WHO WAS HEARN’S FAVORITE AUTHOR
Who was Lafcadio Hearn’s favorite
author? It’s rather hard to say really. Certainly he was a fan of the French romantic
and decadent writers such as Théophile Gautier[i]
and Pierre Loti[ii]
but he was an avid reader of many
genres and authors. I can tell you that he was very fond indeed of Rudyard
Kipling as evidenced in this letter to Basil Hall Chamberlain, dated February
12, 1892:
I have never read Valera — indeed, until you wrote about
him, I had imagined the name to be a French pseudonym for one who wanted to
call attention to his stories of Spanish life. (You know he is much read in the
French version — at least I often saw notices of his books in French papers;
but I thought they were books by a Frenchman.) But, speaking of books, if you
have not read Rudyard Kipling at his best, I think you will have a treat in Life’s
Handicap, especially. There is a prodigious compressed force in the man’s style
that reminds me at times of the style of the Norse writers like Björnson. A
great test of a book is, can you read it twice — perhaps not even Maupassant,
though so wondrous a story-teller is Maupassant. But you can read the short
stories of Life’s Handicap[iii]
several times over, always with the same charm. I can also recommend Wee Willie
Winkie, The Gatsbys, Soldiers Three, Under the Deodars, Plain Tales from the
Hills, The Light that Failed. The Macmillan editions are much fuller and finer
than the Indian prints.
As well as in this letter from Kumamoto
to Chamberlain on December 12, 1892:
I hope Mason [a friend of Hearn’s who owned the Grand
Hotel inYokohama] has preserved for you the pretty lines
of Rudyard Kipling about the Daibutsu at Kamakura. I enjoy him — not the poetry
of the effort but the prose of it. It is delicious. Alas! I had written my
complacent stuff about the Daibutsu long ago — long before. Would that I could
atone for it now! But then Kipling is a giant in all things compared to me.

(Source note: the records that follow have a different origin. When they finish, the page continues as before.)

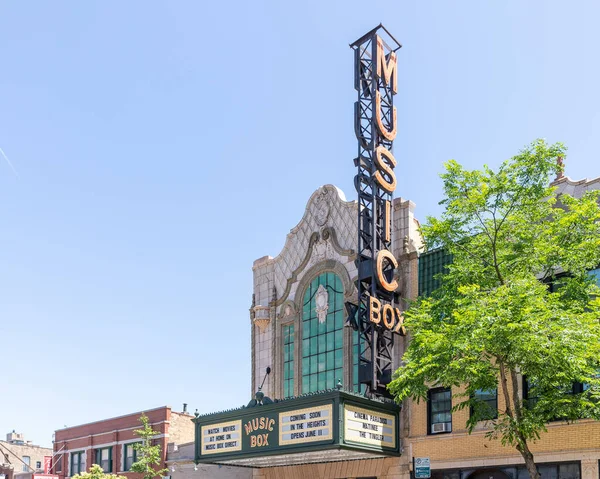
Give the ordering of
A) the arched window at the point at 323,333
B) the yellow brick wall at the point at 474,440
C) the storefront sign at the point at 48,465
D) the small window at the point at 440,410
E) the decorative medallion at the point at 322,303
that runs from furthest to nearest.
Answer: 1. the storefront sign at the point at 48,465
2. the decorative medallion at the point at 322,303
3. the arched window at the point at 323,333
4. the small window at the point at 440,410
5. the yellow brick wall at the point at 474,440

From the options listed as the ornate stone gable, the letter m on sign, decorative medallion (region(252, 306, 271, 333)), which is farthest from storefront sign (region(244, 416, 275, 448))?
the letter m on sign

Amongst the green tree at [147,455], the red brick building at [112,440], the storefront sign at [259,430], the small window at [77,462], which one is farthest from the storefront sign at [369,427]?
the small window at [77,462]

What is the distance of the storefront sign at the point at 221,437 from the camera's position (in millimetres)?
33562

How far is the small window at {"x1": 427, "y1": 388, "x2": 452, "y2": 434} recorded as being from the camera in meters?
31.4

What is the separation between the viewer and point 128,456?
47938mm

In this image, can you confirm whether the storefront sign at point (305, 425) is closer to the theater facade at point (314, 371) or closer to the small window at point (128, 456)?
the theater facade at point (314, 371)

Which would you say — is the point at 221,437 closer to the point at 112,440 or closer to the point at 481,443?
the point at 481,443

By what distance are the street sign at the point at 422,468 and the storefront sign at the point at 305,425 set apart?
4.40 metres

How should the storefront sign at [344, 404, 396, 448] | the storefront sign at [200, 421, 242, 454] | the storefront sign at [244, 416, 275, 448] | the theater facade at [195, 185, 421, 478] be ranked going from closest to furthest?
1. the storefront sign at [344, 404, 396, 448]
2. the theater facade at [195, 185, 421, 478]
3. the storefront sign at [244, 416, 275, 448]
4. the storefront sign at [200, 421, 242, 454]

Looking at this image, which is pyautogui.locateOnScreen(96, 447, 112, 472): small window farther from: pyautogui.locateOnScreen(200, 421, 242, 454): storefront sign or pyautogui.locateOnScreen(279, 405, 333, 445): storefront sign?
pyautogui.locateOnScreen(279, 405, 333, 445): storefront sign

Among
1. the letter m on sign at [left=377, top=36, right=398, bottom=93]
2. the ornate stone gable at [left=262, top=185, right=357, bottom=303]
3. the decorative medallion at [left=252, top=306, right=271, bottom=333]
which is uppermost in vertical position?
the letter m on sign at [left=377, top=36, right=398, bottom=93]

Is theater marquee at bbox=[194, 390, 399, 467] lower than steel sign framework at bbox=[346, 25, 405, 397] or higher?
lower

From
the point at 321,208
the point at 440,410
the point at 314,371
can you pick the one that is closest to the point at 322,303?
the point at 314,371

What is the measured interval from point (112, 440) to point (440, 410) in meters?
24.2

Read the Queen’s words on pp 250-1-2 of the “Naulahka.”[iv] I
think they will bring tears. Immense force without the least appearance of an
attempt or wish to effect. I despair when I read that man’s work.
“Calm as a deep still water,” says an ancient sutra of the
Teacher. And there at Kamakura he is even so — deep, still, and luminous as the
ether…To lie about the beautiful is to lie about the Infinite Goodness and the
heart of life — and there is forgiveness never for this sin.
But I won’t tire you any more now.
Good-bye.
Ever must truly,
Lafcadio
Hearn
[i] Pierre Jules Théophile
Gautier (August 30, 1811 – October 23, 1872) was a French dramatist,
journalist, literary critic, novelist, and poet. He was a passionate defender
of Romanticism; however, his own work, although difficult to classify, was
frequently referenced by such other literary traditions as Symbolism,
Decadence, and Modernism. Such writers as Balzac, Baudelaire, Flaubert, Proust,
and Oscar Wilde held him in high esteem.
[ii] Pierre Loti was a
pseudonym of Julien Viauld (January 24, 1850 – June 10, 1923), a French naval officer and
novelist. In 1885, while serving in Southeast Asia, he visited Japan and
subsequently wrote a novel on Japanese manners, Madame Chrysanthéme, which was a fore- runner of Madame Butterfly and Miss Saigon. He was regarded as one of
the finest descriptive writers of his day.
[iii] Life's Handicap, Being Stories of Mine Own People was published in 1891. Most of the stories had previously
appeared in periodicals.
[iv] [The] Naulakha is the title of a book book Kipling wrote with Wolcott Balestier, his
good friend and Mrs. Kipling’s brother, about a precious Indian jewel. Naulakha is also a historic
Shingle Style house on Kipling Road in Dummerston, Vermont, a few miles outside
Brattleboro. The house was designated a National Historic Landmark in 1993 for
its association with the author Rudyard Kipling (1865–1936), who had it built
in 1893 and made it his home until 1896. It is in this house that Kipling wrote
Captains Courageous, The Jungle Book, The Day's Work, and The Seven Seas, and
did work on Kim and The Just So Stories. Kipling named the house after the
Naulakha Pavilion, situated inside Lahore Fort in Pakistan.